Persino le immagini sacre sono state vilipese e si è appreso che nei locali si sono consumati atti sessuali, rivelando una preoccupante carenza di valori tra alcuni giovani.
A denunciare l’accaduto è stato don Luca Monti, parroco della chiesa madre di Sant’Ippolisto Martire, che ha affidato alla comunità un messaggio carico di dolore e indignazione. L’irruzione notturna ha violato spazi dedicati al catechismo, agli incontri di formazione e all’accoglienza discreta di senzatetto e persone fragili.
Il sacerdote ha ribadito che quegli ambienti non sono destinati a festeggiamenti o bravate, bensì a gesti di sostegno e condivisione che richiedono rispetto.
L’episodio non è isolato: pochi giorni prima, anche l’anfiteatro della villa comunale è stato danneggiato, con gradinate distrutte e strutture appena rinnovate rese inservibili. I bagni pubblici recentemente inaugurati lungo le vie cittadine sono stati ridotti a ruderi, aggravando il bilancio dei danni e dei costi per le riparazioni.
Le azioni vandaliche sembrano confermare l’esistenza di un malessere giovanile che sfocia in comportamenti intimidatori e distruttivi.
Il sindaco Paolo Spagnuolo ha definito l’atto alla canonica un crimine, sottolineando l’importanza del luogo come punto di riferimento per famiglie, bambini e persone in difficoltà. L’amministrazione ha incaricato Acm, la partecipata comunale, di intervenire per ripristinare le strutture danneggiate, mentre è stato rilanciato l’appello a scuole, istituzioni e genitori affinché si costruisca un’alleanza educativa capace di invertire questa tendenza.

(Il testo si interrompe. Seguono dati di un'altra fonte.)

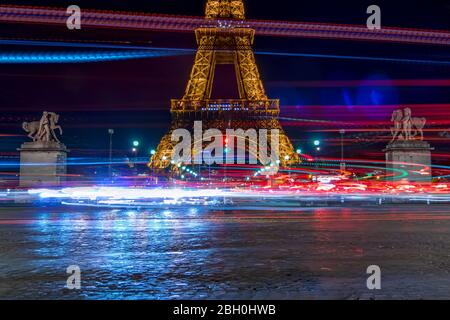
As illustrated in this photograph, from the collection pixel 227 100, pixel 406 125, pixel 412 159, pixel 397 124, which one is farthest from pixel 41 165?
pixel 227 100

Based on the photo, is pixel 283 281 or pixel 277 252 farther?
pixel 277 252

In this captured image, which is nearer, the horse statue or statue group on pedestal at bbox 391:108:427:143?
statue group on pedestal at bbox 391:108:427:143

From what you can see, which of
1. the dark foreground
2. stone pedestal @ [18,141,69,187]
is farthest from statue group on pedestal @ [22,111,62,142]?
the dark foreground

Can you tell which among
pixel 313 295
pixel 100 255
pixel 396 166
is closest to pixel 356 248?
pixel 313 295

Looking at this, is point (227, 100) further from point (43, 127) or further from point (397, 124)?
point (43, 127)

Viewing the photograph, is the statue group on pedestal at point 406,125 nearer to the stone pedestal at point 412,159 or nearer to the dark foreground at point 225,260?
the stone pedestal at point 412,159

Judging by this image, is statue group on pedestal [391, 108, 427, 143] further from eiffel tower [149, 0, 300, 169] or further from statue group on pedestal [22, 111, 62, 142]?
statue group on pedestal [22, 111, 62, 142]
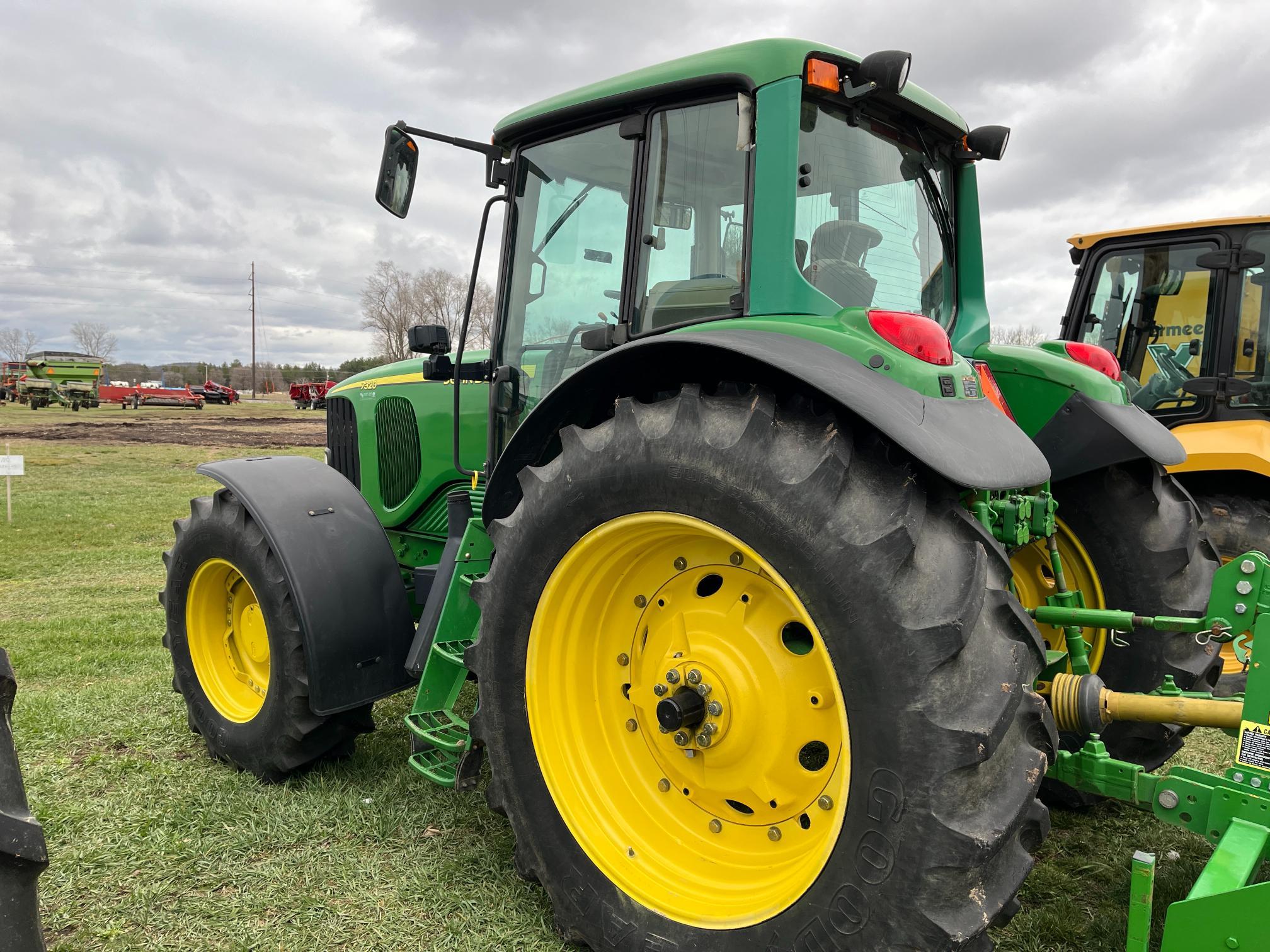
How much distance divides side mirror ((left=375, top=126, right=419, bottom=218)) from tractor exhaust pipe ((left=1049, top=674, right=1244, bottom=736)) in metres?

Le Forze dell’Ordine, già attive sul territorio, stanno conducendo le indagini per individuare i responsabili, alcuni dei quali farebbero parte di gruppi giovanili noti per comportamenti molesti. Ai genitori è stato suggerito di vigilare attentamente sulle attività dei propri figli, mentre emerge con forza l’urgenza di recuperare i principi fondamentali della convivenza civile e del rispetto.
L’episodio ha suscitato un’ondata di solidarietà tra i cittadini di Atripalda, che hanno manifestato vicinanza a don Luca e all’intera comunità parrocchiale. Il profondo senso di ferita condivisa ha spinto molti a riflettere sul ruolo delle nuove generazioni e sui valori da trasmettere.
Il senso di comunità, in questo momento delicato, sembra tornare a farsi guida, con la speranza che simili episodi non abbiano più a verificarsi.